▸ Try it:
Please output only the lines that begin at the line with "ZARA Women Green" and run through the end of the entries below, exactly as written. Drop all pictures.

▸ Source data:
──────

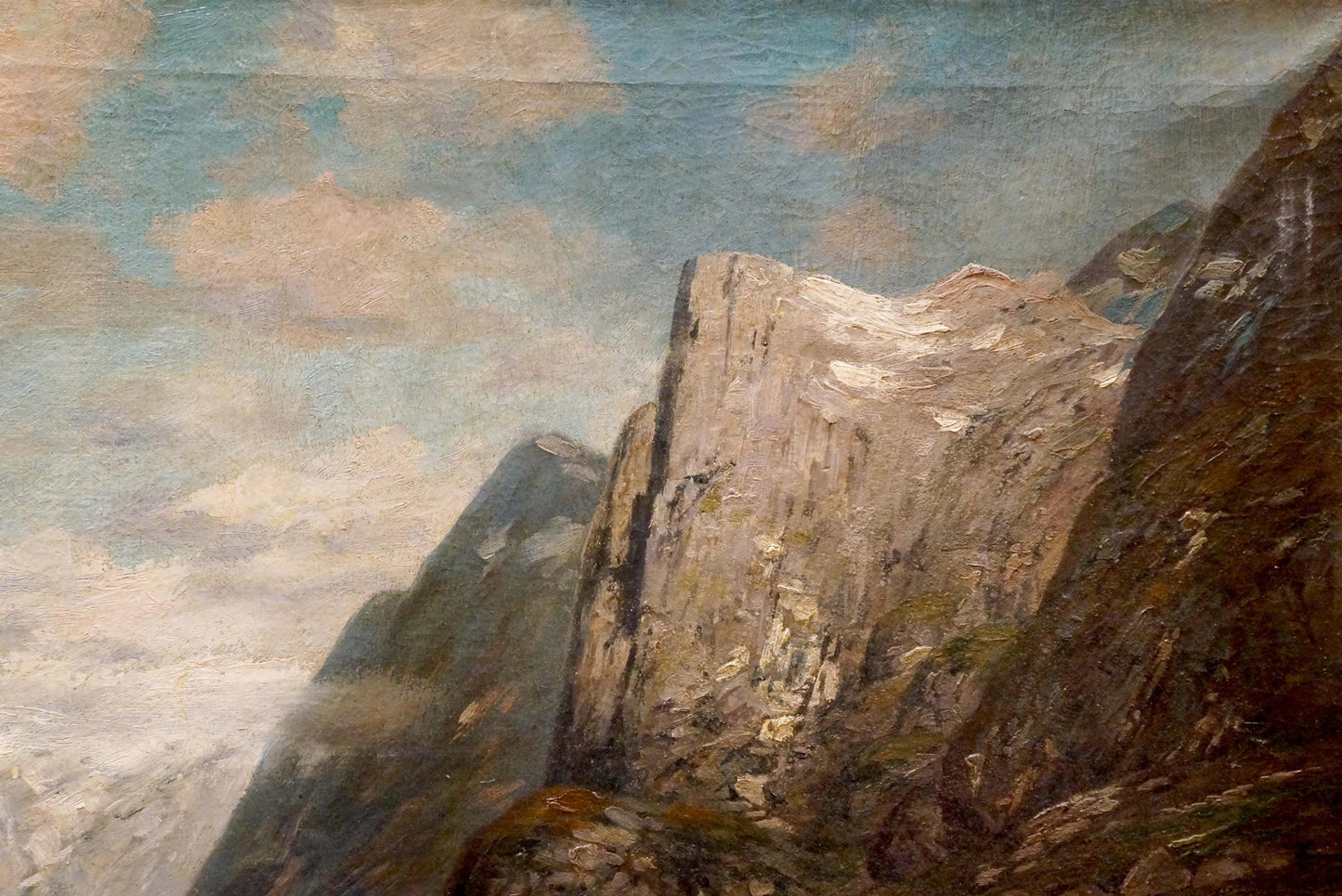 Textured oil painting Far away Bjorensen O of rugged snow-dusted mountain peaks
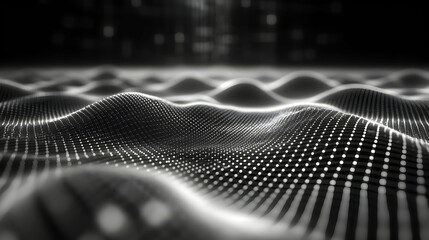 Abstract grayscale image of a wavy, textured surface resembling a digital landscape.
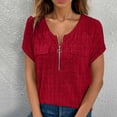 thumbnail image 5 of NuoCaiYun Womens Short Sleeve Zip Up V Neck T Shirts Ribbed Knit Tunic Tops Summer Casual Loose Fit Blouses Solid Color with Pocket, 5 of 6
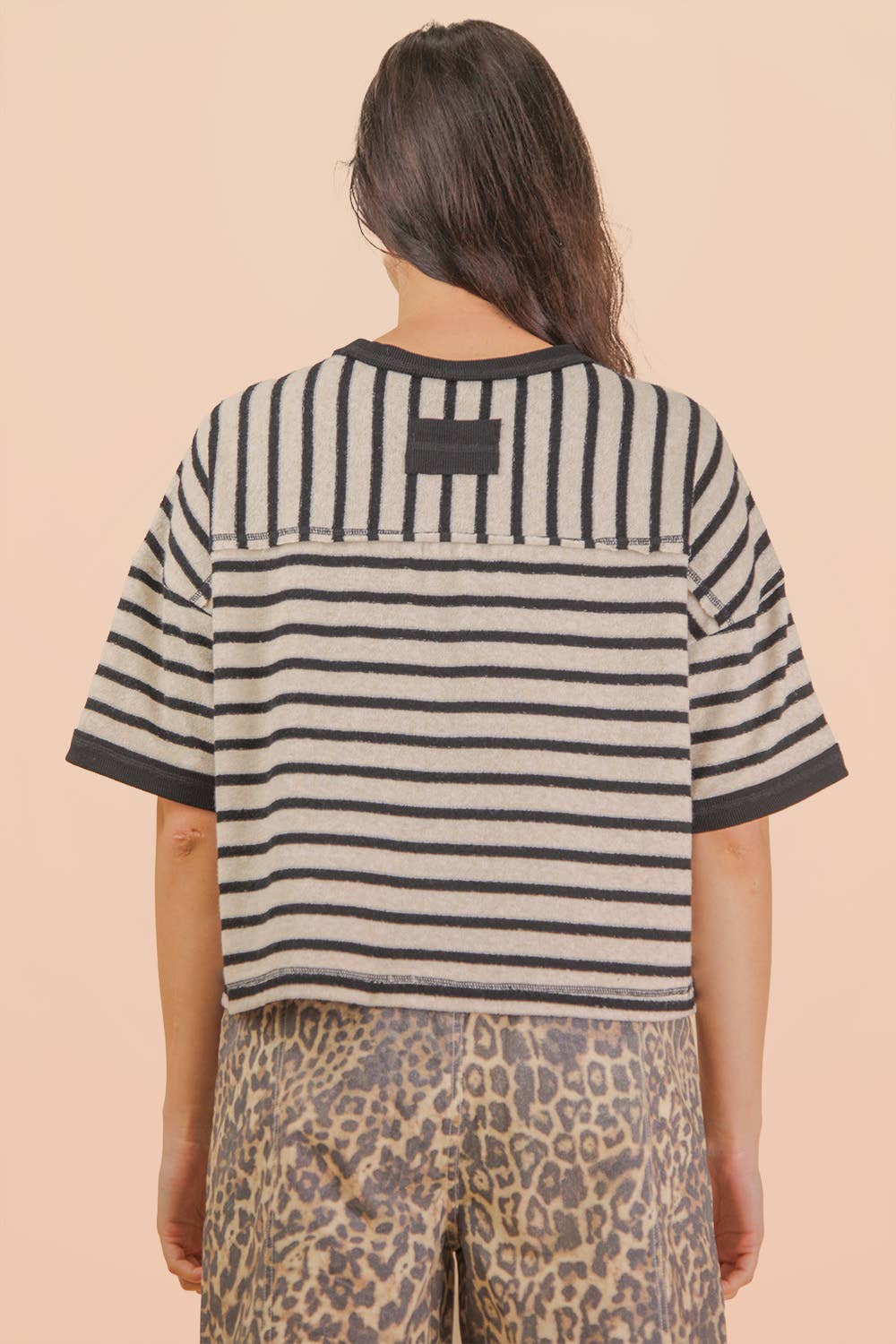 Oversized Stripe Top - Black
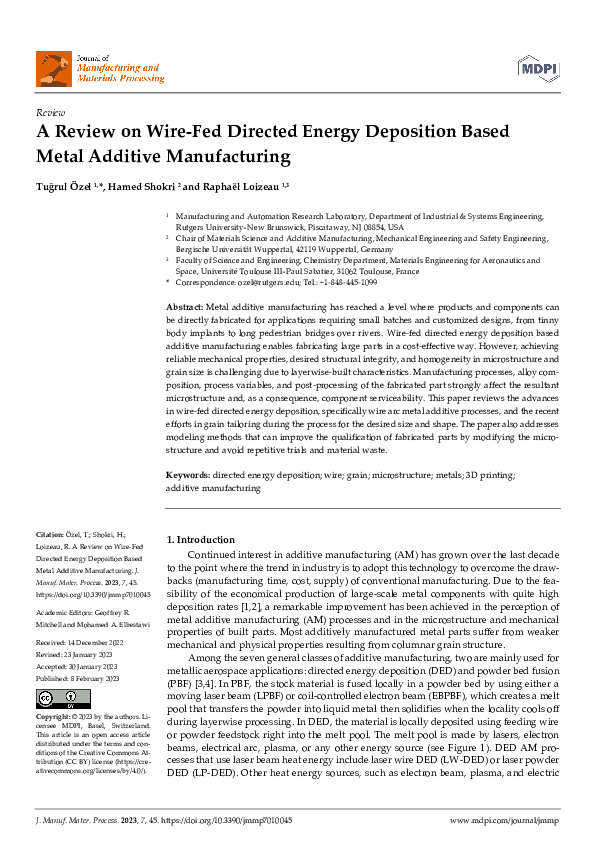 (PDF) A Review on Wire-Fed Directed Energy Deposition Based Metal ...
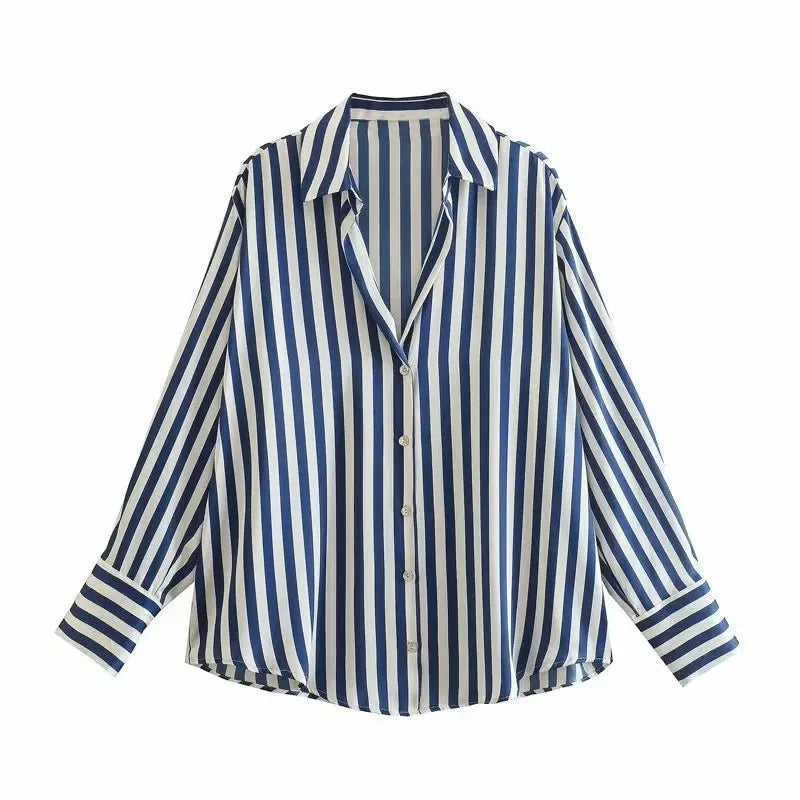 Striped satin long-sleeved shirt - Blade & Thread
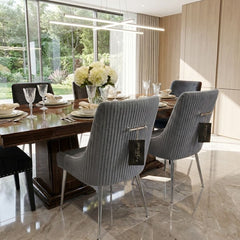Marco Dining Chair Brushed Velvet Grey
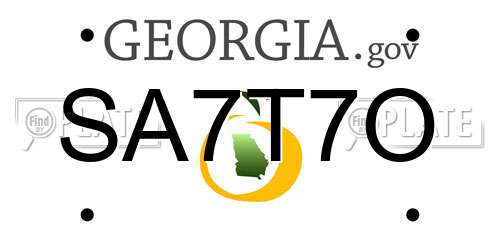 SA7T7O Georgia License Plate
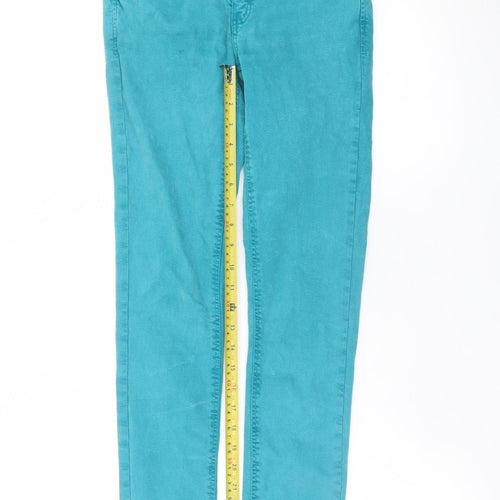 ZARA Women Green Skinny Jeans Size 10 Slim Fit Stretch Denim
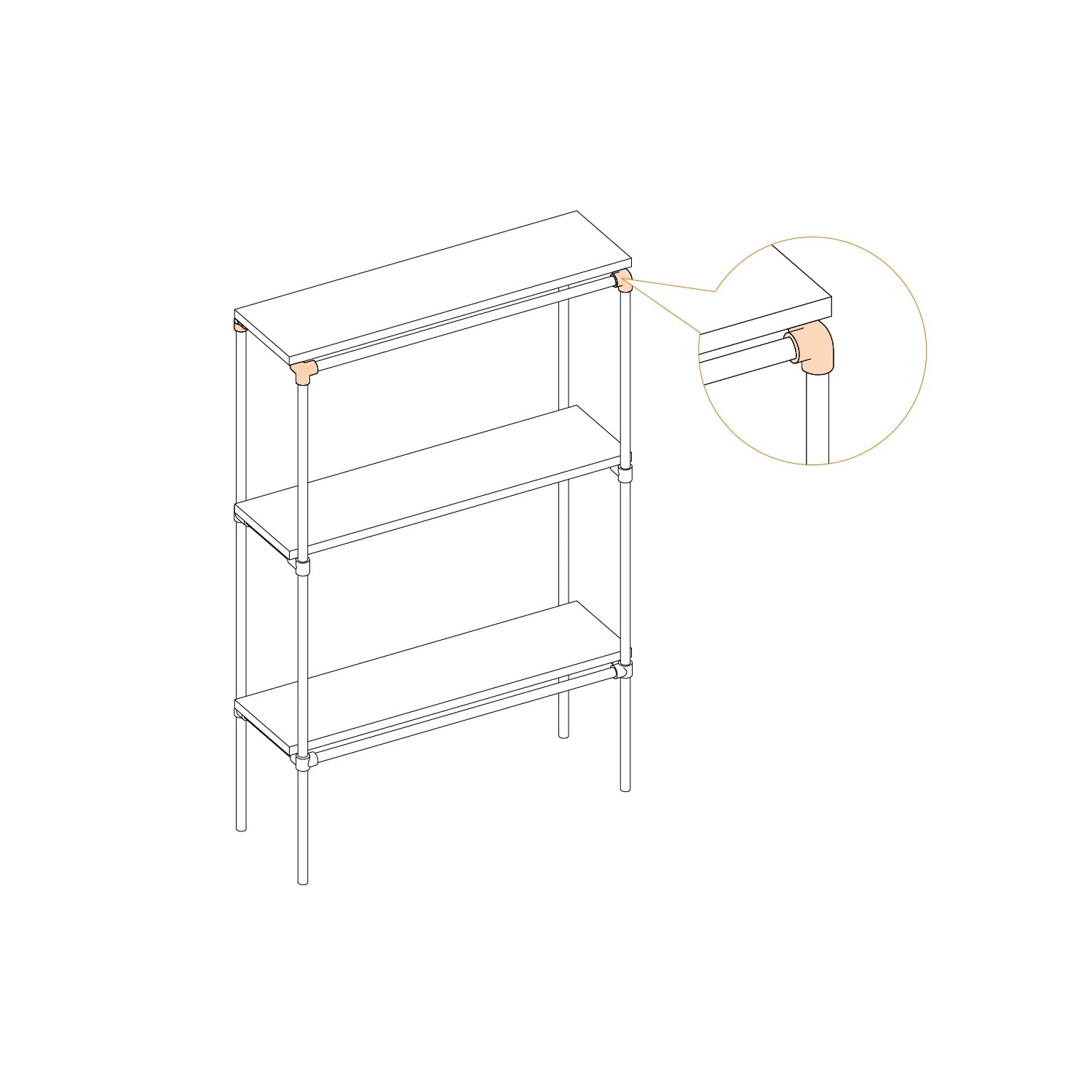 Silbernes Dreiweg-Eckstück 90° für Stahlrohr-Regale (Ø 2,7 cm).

──────

▸ The completed task:
 ZARA Women Green Skinny Jeans Size 10 Slim Fit Stretch Denim
 Silbernes Dreiweg-Eckstück 90° für Stahlrohr-Regale (Ø 2,7 cm).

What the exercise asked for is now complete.